- **A run of rows**:
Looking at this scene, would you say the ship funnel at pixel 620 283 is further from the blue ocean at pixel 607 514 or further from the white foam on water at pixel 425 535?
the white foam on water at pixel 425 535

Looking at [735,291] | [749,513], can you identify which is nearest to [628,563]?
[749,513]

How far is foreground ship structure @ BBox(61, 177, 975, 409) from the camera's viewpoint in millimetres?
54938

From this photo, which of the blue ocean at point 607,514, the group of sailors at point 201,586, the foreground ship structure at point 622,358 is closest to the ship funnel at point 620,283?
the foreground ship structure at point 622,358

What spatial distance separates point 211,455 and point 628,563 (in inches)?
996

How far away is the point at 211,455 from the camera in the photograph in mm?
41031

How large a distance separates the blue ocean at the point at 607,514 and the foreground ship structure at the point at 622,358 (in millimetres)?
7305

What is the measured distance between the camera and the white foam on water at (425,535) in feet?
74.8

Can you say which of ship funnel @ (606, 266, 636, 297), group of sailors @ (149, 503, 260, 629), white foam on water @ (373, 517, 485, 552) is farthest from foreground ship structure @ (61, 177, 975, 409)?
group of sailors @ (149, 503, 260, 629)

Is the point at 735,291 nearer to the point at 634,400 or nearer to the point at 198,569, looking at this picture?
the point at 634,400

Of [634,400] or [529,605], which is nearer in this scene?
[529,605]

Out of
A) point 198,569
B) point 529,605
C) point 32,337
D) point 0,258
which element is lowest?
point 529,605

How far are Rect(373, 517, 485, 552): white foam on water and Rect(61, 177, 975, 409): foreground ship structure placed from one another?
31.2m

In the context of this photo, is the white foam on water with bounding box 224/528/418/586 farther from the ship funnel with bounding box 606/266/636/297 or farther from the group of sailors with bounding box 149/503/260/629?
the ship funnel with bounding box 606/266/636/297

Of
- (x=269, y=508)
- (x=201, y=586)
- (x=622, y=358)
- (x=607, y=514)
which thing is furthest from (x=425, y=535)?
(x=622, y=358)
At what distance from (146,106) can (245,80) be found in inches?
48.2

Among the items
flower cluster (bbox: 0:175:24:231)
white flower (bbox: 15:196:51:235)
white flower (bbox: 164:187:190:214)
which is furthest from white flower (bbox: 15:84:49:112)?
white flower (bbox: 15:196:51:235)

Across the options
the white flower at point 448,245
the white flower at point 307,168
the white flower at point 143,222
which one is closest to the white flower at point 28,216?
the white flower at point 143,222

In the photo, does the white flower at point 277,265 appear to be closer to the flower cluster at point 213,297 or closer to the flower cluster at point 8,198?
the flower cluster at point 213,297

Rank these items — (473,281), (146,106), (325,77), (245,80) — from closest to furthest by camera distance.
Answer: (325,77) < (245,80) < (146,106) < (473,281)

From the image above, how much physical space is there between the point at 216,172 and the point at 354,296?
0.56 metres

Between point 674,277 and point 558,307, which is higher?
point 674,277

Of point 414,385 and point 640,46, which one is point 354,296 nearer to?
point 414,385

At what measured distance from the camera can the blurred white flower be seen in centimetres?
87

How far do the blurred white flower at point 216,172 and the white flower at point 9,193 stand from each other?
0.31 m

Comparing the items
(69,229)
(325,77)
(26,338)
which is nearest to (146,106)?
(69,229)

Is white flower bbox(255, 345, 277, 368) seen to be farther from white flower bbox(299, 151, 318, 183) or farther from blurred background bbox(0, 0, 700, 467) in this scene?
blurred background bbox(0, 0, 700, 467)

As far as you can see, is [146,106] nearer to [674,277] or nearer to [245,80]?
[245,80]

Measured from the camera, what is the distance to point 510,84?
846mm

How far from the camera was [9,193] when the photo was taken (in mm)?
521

- **Challenge**: Could you repeat all of the rows above, substituting "from the lens" for every "from the camera" and leaving everything else as it is?

- **Task output**:
Looking at this scene, would you say the ship funnel at pixel 620 283 is further from the blue ocean at pixel 607 514 or further from the white foam on water at pixel 425 535?
the white foam on water at pixel 425 535

Looking at [735,291] | [749,513], can you identify which is nearest to [628,563]?
[749,513]

How far is foreground ship structure @ BBox(61, 177, 975, 409) from the lens's viewpoint in millimetres?
54938

From this photo, which of the blue ocean at point 607,514, the group of sailors at point 201,586, the foreground ship structure at point 622,358 is closest to the ship funnel at point 620,283?
the foreground ship structure at point 622,358

What spatial distance separates point 211,455 and point 628,563 (in inches)?
996

How far away is the point at 211,455 from the lens in the photograph in mm?
41031

How large a distance separates the blue ocean at the point at 607,514 and the foreground ship structure at the point at 622,358 (in millimetres)?
7305

What is the measured distance between the camera and the white foam on water at (425,535) in feet?
74.8

Can you say which of ship funnel @ (606, 266, 636, 297), group of sailors @ (149, 503, 260, 629), white foam on water @ (373, 517, 485, 552) is farthest from foreground ship structure @ (61, 177, 975, 409)?
group of sailors @ (149, 503, 260, 629)

Is the point at 735,291 nearer to the point at 634,400 or nearer to the point at 198,569, looking at this picture?
the point at 634,400

Of [634,400] or [529,605], which is nearer in this scene?
[529,605]

Out of
A) point 198,569
B) point 529,605
C) point 32,337
D) point 0,258
which element is lowest?
point 529,605

How far are Rect(373, 517, 485, 552): white foam on water and Rect(61, 177, 975, 409): foreground ship structure placed from one another?
31.2m

In the context of this photo, is the white foam on water with bounding box 224/528/418/586 farther from the ship funnel with bounding box 606/266/636/297 or farther from the group of sailors with bounding box 149/503/260/629?
the ship funnel with bounding box 606/266/636/297

Of
- (x=269, y=508)
- (x=201, y=586)
- (x=622, y=358)
- (x=607, y=514)
which thing is furthest from (x=425, y=535)?
(x=622, y=358)
At what distance from (146,106) can (245,80) be found in inches?
48.2

Among the items
flower cluster (bbox: 0:175:24:231)
white flower (bbox: 15:196:51:235)
white flower (bbox: 164:187:190:214)
which is furthest from white flower (bbox: 15:84:49:112)?
white flower (bbox: 15:196:51:235)

Across the options
the white flower at point 448,245
the white flower at point 307,168
the white flower at point 143,222
which one is closest to the white flower at point 28,216?
the white flower at point 143,222

In the photo, does the white flower at point 277,265 appear to be closer to the flower cluster at point 213,297 or closer to the flower cluster at point 8,198?
the flower cluster at point 213,297

Rank these items — (473,281), (146,106), (325,77), (245,80) — from closest to furthest by camera distance.
Answer: (325,77) < (245,80) < (146,106) < (473,281)

From the image above, how much physical space is there between the point at 216,172 and the point at 354,296?
0.56 metres

Between point 674,277 and point 558,307, which is higher?
point 674,277

Of point 414,385 and point 640,46, which one is point 354,296 nearer to?
point 414,385

At what measured distance from the lens can the blurred white flower be seen in centimetres?
87

How far do the blurred white flower at point 216,172 and the white flower at point 9,193 stand from each other?
0.31 m

Comparing the items
(69,229)
(325,77)
(26,338)
which is nearest to (146,106)?
(69,229)

Is white flower bbox(255, 345, 277, 368) seen to be farther from white flower bbox(299, 151, 318, 183) or farther from blurred background bbox(0, 0, 700, 467) in this scene?
blurred background bbox(0, 0, 700, 467)

As far as you can see, is [146,106] nearer to [674,277] or nearer to [245,80]?
[245,80]

Measured from the lens, what is the distance to point 510,84?
846mm

How far from the lens was [9,193] when the photo was taken (in mm)?
521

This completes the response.